I introduced the idea of Wobbly Wednesday to the group. Many of us were tired to the bone, mind weary, brain banjaxed. But we kept writing. So Carina introduced a game characterising the days of the week. After Wobbly Wednesday comes Terrific Transforming Thursday and Fantastic Friday. It’s amazing that when you give a thing a positive tag that you manifest the energy. Thursday was transforming as we all picked away at our personal writing bug bears. One of the things that helped clear the cobwebs for me was to take a walk out and look around Piccadilly Gardens.
Listening to the complicated but harmonising rhythms from a group of African drummers shook something loose in my brain. I am a djembe drummer myself so enjoyed a chat with a guy from Guinea who was doing some interesting counter rhythms on a hollow wood instrument. He did tell me the name but I didn’t write it down. (Note to self: you are now of an age that writing down new things is essential to hardwiring them into memory store.)
Another note to self: It’s good to keep at it but it is also essential to get out and look around and get a fresh perspective. If you can’t get into your writing groove, get off your arse and see if a new sight, sound, smell or sensation shake up the brown bag of creativity, transforming stagnation to metastasis.
We had a second excursion to the Lowry Studio Theatre last night to see a touring Irish production. I don’t bandy about the word awesome. It implies profound and a lot of people think some less than profound things are awesome. But believe me, “Silent”, written and performed by Pat Kinevane is awe inspiring as well as a profound examination of bigotry, alcoholism, mental illness and homelessness. It’s a ninety minute tour de force by Pat Kinevane who channels several characters, including Rudolph Valentino.

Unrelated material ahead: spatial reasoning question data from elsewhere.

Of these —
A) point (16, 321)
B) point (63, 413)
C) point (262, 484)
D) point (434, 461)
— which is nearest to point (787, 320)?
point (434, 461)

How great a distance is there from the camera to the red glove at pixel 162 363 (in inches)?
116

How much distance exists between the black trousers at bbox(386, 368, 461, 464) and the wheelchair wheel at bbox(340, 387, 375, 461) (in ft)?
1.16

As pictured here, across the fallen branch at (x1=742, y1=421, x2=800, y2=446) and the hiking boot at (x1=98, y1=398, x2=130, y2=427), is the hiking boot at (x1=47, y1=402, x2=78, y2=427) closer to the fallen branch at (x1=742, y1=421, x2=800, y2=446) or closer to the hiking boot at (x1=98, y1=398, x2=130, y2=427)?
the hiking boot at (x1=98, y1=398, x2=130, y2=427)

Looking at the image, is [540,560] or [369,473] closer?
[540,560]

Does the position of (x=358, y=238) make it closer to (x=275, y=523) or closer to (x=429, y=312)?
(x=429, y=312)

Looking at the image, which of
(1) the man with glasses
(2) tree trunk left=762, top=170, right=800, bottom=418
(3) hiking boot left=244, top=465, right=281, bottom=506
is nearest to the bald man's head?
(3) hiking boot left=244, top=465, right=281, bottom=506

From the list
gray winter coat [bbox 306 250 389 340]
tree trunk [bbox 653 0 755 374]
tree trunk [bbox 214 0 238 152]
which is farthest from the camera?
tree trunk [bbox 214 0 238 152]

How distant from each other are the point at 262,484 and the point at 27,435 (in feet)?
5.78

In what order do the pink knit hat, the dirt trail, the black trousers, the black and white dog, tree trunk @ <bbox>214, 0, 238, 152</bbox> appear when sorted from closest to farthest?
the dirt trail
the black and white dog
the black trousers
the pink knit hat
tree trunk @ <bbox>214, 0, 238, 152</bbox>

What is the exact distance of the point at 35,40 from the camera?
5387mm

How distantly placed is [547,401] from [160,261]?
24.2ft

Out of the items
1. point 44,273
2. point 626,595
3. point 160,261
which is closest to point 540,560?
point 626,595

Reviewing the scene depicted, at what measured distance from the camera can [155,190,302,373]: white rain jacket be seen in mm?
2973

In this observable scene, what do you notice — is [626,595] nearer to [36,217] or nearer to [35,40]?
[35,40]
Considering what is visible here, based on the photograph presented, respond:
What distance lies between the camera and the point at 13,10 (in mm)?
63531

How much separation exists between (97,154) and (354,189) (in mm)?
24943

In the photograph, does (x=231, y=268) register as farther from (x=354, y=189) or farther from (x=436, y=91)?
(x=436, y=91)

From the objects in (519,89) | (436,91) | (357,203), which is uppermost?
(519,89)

This might sound terribly worthy and off-putting. But the show is also a belly laugh in a very Irish way. Coming away from the theatre Kate mused about what exclusively English audiences would make of it.
What I made of it was a burst of pride at how marvellous and moving theatre is created in such a tiny country as Ireland. Fishamble is a Dublin-based theatre company nurturing new writing for theatre in Ireland. They can justifiably be proud of Kinevane’s achievement. That he garnered Fringe First award from its Edinburgh Festival show makes me glad that audiences outside of Ireland can understand the universality in its particular Irish context.
An actor friend once told me that actors were the first shamans. Transforming is part of a shaman’s job description. Kinevane, in creating this theatre experience moves, reflects, provokes, nudges, winks, howls and utterly transforms how you may perceive homosexuality, suicide, homelessness, mental illness and alcoholism. Not too many taboos left out from that list. I’ll be watching out for his other plays.
What was also a real eye-opener was to see how the Lowry Studio Theatre is so flexible in staging. On our first excursion it seemed a really well equipped but recognisable studio theatre. At the opening of “Silent” a blind slowly rose like a curtain along the side wall of the theatre revealing the canal basin as part of the stage set. Genius!
Bee Smith is travelling in March 2014 with the Leonardo da Vinci Life Long Learning Programme “Developing Creative Practice Across Borders” to Yorkshire and Lancashire organised by the Cavan Arts and the Social Inclusion Unit offices.